Denethor II – From 2984–3019 Third Age, the twenty-sixth and last Ruling Steward of Gondor. Like most of his House he was of true Númenorean blood: proud, wise, powerful of will and a man who took his many responsibilities in deadly earnest. He perceived early in his rule that the final assault of Mordor would come in his time. Nevertheless, the power of Gondor was so diminished by the time he came to the Stewardship that he could do little more than watch, and wait, and occasionally harass the Harad Road to prevent Southron forces marching north to swell Sauron’s power. In 2976 Third Age, this proud and lonely man had married the lady Finduilas, daughter of Adrahil, Prince of Dol Amroth. But her heart grew sad in the great stone city of Minas Tirith, so far from the Sea that she loved, and she died twelve years later, having borne Denethor two sons: Boromir and Faramir. With her passing, the Steward grew ever more withdrawn, given to silent vigils and long thought in the high Tower of Ecthelion. Being a man of iron will, he dared to use the palantír (seeing-stone) of that Tower, to gain intelligence concerning the Enemy’s moves against Gondor. His strength of mind was too much for Sauron – who possessed the Ithil-stone – to overcome by this means, yet the Dark Lord was still able to direct the visions shown in the stone: thus Denethor was fed endless images of the power of Mordor opposed to him. In the end this broke his mind, with grievous consequences for Gondor.
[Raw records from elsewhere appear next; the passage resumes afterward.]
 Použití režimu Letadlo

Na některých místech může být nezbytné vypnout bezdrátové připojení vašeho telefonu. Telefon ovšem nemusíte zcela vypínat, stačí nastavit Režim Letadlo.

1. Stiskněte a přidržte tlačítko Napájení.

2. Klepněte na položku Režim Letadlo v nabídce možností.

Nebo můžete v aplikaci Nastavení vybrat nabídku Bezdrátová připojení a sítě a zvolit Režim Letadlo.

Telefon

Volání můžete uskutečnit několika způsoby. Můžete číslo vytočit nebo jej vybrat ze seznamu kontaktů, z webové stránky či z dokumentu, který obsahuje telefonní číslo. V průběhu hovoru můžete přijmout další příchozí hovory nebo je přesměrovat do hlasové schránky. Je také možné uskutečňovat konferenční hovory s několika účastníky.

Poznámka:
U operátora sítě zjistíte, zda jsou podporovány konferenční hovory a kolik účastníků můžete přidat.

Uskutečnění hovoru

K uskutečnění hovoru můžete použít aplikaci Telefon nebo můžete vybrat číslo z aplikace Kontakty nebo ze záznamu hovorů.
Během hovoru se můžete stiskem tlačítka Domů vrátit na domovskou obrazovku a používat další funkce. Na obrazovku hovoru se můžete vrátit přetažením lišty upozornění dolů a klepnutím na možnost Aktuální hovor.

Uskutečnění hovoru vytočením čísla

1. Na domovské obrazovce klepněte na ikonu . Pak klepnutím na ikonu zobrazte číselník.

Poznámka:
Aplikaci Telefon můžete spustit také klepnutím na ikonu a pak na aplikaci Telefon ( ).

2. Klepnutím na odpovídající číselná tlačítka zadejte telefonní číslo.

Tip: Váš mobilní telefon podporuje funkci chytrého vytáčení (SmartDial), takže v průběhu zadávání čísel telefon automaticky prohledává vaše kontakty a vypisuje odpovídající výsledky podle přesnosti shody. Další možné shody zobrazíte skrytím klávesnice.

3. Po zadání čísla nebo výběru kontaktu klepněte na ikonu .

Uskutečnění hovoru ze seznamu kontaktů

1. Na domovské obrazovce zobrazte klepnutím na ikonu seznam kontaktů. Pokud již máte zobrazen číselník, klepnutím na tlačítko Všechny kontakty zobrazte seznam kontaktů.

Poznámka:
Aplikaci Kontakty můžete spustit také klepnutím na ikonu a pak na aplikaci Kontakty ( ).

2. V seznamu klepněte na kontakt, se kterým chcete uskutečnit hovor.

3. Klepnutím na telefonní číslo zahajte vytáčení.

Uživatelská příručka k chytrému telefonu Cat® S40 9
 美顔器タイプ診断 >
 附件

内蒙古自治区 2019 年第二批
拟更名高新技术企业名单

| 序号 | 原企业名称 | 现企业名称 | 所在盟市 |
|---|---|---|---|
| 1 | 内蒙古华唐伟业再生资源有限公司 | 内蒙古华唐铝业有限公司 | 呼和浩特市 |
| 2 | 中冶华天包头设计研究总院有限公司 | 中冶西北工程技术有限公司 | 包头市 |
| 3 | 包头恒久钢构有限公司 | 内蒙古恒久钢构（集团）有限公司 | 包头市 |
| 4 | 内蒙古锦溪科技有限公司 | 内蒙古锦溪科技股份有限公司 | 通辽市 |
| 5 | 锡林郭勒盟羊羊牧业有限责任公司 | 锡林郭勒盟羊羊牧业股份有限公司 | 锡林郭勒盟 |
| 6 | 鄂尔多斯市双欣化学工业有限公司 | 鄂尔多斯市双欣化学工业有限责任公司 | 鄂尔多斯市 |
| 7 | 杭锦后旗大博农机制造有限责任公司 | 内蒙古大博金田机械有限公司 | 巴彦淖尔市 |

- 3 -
His unfortunate prejudice against Gandalf the Grey is accounted for by the knowledge, acquired early in his life before coming to the Stewardship, that the Wizard desired – indeed, was planning – the accession of Aragorn, last Heir of Isildur, to the throne of Gondor. As this would have supplanted his own House, Denethor, unwilling to perceive the benefits that such an event would bring, grew deeply suspicious of the Grey Wanderer – seeing him as a bitter rival if not an actual enemy. So it was that pride and despair combined in this great man to cause deep depression, followed by madness, followed by death by his own hand.